Collected data entries
--*--
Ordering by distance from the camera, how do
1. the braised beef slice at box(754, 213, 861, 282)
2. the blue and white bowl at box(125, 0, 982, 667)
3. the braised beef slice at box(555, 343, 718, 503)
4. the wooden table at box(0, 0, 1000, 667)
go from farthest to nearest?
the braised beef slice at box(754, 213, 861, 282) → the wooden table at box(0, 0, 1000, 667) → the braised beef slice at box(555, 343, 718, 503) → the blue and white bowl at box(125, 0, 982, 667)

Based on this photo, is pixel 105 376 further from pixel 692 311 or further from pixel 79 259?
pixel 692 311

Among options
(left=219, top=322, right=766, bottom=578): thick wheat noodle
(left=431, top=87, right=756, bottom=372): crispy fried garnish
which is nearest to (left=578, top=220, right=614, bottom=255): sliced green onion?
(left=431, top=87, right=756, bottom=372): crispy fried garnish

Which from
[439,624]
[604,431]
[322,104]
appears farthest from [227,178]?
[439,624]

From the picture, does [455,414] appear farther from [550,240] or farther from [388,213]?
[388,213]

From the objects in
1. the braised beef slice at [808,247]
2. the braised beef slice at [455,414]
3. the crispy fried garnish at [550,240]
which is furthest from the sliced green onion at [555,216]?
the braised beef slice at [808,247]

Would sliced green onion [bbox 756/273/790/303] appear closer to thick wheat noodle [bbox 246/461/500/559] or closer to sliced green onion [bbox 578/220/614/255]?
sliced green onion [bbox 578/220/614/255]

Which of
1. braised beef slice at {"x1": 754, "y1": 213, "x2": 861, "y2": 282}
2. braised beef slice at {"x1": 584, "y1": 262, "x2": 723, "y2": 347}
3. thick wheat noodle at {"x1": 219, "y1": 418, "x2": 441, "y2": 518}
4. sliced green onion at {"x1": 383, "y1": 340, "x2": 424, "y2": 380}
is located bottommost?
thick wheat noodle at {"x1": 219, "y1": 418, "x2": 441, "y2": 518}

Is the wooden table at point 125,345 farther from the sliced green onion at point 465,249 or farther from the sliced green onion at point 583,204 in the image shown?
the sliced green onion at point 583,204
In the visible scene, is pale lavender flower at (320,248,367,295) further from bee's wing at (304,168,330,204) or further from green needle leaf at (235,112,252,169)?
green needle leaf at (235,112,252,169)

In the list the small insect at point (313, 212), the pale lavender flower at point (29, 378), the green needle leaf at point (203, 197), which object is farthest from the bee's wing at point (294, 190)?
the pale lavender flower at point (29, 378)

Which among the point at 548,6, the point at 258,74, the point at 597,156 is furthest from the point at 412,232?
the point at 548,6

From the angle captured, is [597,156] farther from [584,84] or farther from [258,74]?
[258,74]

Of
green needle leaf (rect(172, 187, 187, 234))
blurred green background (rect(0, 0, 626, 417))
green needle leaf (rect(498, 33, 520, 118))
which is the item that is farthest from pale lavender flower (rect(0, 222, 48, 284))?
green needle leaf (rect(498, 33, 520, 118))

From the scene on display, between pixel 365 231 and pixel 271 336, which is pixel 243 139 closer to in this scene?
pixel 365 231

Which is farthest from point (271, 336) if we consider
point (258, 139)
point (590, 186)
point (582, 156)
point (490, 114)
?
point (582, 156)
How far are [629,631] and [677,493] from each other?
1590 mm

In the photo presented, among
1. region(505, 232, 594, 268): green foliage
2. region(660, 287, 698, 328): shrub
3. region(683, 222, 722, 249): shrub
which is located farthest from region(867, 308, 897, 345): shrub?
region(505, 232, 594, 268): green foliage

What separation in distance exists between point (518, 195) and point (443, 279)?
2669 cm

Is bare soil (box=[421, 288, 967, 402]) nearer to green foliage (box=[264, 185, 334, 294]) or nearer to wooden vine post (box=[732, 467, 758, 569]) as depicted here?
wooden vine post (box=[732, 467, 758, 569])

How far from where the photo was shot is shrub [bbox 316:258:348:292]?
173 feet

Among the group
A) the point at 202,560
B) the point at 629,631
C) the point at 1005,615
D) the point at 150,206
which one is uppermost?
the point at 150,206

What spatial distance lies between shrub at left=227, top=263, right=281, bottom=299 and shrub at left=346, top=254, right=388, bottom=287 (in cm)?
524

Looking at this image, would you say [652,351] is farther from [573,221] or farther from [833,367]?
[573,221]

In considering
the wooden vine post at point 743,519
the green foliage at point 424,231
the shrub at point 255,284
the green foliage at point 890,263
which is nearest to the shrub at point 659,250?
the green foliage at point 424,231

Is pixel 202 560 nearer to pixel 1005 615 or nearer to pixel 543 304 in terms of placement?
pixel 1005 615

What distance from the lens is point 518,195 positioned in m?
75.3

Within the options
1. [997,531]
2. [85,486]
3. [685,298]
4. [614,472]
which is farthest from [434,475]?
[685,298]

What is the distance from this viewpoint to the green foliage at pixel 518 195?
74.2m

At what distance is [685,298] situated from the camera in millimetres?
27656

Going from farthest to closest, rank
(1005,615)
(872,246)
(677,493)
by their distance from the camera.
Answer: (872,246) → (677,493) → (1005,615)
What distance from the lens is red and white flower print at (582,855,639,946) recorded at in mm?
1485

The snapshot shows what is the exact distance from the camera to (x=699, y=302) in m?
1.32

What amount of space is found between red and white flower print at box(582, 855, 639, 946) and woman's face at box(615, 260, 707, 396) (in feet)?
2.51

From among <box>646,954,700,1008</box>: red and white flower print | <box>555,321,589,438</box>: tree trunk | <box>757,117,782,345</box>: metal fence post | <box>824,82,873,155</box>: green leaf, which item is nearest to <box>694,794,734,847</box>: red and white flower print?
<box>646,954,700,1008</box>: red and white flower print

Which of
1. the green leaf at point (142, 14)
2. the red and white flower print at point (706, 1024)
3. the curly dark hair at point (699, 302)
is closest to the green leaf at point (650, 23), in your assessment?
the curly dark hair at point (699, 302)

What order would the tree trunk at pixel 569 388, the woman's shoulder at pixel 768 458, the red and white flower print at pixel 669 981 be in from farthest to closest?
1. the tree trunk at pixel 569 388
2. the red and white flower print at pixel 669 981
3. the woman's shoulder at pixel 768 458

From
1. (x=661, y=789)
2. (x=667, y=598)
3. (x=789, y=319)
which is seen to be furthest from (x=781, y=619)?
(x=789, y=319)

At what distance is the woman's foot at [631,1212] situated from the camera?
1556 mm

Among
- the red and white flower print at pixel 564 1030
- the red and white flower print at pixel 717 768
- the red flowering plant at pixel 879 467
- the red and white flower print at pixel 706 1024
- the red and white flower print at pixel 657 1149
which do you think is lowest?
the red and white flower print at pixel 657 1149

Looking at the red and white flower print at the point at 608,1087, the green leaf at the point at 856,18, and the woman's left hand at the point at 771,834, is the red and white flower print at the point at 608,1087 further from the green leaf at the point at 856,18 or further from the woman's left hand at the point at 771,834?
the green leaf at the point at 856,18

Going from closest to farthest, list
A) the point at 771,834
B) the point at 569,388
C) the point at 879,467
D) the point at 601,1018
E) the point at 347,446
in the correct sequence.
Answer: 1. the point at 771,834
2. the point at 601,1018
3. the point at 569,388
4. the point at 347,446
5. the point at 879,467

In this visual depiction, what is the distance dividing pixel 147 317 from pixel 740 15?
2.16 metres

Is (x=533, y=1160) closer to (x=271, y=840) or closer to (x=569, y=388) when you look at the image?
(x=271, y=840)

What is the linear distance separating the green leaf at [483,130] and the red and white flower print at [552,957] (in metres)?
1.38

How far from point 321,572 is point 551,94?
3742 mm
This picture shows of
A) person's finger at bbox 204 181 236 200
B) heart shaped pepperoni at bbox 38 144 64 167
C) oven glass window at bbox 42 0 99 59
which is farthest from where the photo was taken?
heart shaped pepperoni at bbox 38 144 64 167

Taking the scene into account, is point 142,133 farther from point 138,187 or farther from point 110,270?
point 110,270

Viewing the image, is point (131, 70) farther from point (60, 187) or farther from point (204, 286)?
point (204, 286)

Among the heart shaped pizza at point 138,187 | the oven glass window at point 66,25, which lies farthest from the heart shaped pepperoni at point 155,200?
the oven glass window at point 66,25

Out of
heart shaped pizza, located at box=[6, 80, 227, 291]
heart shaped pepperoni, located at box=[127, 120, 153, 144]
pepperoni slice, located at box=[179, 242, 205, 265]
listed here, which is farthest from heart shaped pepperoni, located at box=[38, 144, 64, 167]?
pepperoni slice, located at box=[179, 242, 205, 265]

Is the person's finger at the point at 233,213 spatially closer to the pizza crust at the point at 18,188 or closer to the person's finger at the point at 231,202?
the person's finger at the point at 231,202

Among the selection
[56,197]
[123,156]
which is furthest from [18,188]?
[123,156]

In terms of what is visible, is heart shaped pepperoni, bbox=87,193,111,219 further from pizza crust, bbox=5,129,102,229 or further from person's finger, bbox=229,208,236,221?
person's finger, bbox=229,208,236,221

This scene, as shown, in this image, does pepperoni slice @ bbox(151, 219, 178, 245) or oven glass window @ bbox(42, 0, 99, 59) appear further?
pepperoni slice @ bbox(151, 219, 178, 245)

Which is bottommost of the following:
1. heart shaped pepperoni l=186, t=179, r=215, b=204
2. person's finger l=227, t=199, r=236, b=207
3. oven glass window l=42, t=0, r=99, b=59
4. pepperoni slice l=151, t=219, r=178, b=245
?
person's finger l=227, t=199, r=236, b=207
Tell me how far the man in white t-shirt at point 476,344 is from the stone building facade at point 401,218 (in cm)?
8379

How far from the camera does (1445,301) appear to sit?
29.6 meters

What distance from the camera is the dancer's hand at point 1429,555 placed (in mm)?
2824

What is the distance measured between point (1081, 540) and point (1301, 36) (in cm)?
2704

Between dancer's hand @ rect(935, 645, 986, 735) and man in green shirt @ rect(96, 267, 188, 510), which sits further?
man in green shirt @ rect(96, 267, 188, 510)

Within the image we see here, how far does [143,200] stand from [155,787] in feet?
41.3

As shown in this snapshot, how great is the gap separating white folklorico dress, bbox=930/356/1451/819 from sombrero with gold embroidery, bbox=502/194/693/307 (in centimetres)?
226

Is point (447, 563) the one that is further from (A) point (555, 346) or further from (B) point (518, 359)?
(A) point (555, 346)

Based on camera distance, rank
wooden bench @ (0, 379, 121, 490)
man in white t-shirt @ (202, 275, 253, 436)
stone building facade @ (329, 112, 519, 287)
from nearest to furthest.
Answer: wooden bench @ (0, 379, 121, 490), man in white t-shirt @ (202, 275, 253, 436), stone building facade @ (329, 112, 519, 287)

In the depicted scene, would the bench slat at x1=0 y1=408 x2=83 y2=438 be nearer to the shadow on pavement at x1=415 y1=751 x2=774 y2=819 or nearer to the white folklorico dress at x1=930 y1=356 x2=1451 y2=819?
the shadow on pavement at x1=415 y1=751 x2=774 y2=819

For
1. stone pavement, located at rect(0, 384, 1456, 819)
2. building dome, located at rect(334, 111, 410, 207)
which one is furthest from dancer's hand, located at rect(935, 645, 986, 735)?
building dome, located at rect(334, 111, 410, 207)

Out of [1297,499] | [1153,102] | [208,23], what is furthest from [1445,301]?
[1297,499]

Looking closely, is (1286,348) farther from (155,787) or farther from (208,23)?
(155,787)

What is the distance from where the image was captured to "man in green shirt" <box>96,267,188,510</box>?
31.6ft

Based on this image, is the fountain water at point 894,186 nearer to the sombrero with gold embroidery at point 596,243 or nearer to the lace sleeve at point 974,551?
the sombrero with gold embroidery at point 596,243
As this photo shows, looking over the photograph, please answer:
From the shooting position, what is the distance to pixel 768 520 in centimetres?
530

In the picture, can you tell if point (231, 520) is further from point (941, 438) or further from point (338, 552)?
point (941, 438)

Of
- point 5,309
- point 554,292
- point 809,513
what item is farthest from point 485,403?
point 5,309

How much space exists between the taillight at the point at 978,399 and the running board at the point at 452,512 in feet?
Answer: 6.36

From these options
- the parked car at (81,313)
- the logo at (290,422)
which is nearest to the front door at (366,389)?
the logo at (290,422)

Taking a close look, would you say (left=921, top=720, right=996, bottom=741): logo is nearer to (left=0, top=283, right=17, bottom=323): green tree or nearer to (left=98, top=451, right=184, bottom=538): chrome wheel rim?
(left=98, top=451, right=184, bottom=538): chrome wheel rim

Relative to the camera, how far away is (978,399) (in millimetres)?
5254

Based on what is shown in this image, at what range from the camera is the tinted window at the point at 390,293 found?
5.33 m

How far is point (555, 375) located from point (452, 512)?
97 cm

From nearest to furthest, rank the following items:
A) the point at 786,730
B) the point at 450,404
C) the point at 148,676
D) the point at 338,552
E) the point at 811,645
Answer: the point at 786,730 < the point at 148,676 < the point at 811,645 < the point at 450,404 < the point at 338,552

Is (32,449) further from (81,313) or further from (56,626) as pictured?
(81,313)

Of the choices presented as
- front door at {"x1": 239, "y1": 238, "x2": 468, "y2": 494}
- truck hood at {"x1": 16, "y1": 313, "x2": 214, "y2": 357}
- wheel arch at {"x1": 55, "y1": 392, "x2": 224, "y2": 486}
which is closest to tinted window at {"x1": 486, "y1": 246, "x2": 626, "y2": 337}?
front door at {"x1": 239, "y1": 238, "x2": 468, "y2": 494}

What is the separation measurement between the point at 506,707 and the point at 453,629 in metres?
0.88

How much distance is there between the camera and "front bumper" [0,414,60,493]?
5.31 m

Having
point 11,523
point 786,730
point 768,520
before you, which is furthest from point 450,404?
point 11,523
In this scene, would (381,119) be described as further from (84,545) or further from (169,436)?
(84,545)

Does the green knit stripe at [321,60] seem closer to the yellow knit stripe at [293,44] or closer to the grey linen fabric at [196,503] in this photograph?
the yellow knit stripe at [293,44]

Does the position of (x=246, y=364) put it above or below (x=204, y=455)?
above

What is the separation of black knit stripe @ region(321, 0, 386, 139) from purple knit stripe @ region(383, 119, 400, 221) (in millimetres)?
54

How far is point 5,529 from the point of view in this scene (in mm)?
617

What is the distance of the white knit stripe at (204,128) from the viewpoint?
--*--
Job ::
Copy out exactly the lines between the line with "Of the choices presented as" and the last line of the entries, counting both of those lines.

Result of this task ::
Of the choices presented as
- front door at {"x1": 239, "y1": 238, "x2": 468, "y2": 494}
- truck hood at {"x1": 16, "y1": 313, "x2": 214, "y2": 357}
- wheel arch at {"x1": 55, "y1": 392, "x2": 224, "y2": 486}
which is closest to tinted window at {"x1": 486, "y1": 246, "x2": 626, "y2": 337}?
front door at {"x1": 239, "y1": 238, "x2": 468, "y2": 494}

What is the separation measurement between the point at 506,707 and the point at 453,629 in metres?
0.88

How much distance is there between the camera and "front bumper" [0,414,60,493]?
5.31 m

Having
point 11,523
point 786,730
point 768,520
before you, which is furthest from point 450,404?
point 11,523
In this scene, would (381,119) be described as further from (84,545) or further from (169,436)?
(84,545)

Does the green knit stripe at [321,60] seem closer to the yellow knit stripe at [293,44] or closer to the grey linen fabric at [196,503] in this photograph?
the yellow knit stripe at [293,44]

Does the position of (x=246, y=364) put it above or below (x=204, y=455)?
above

What is the separation of black knit stripe @ region(321, 0, 386, 139) from purple knit stripe @ region(383, 119, 400, 221) (in millimetres)?
54

How far is point 5,529 from the point of view in this scene (in mm)?
617

What is the distance of the white knit stripe at (204,128) from the viewpoint?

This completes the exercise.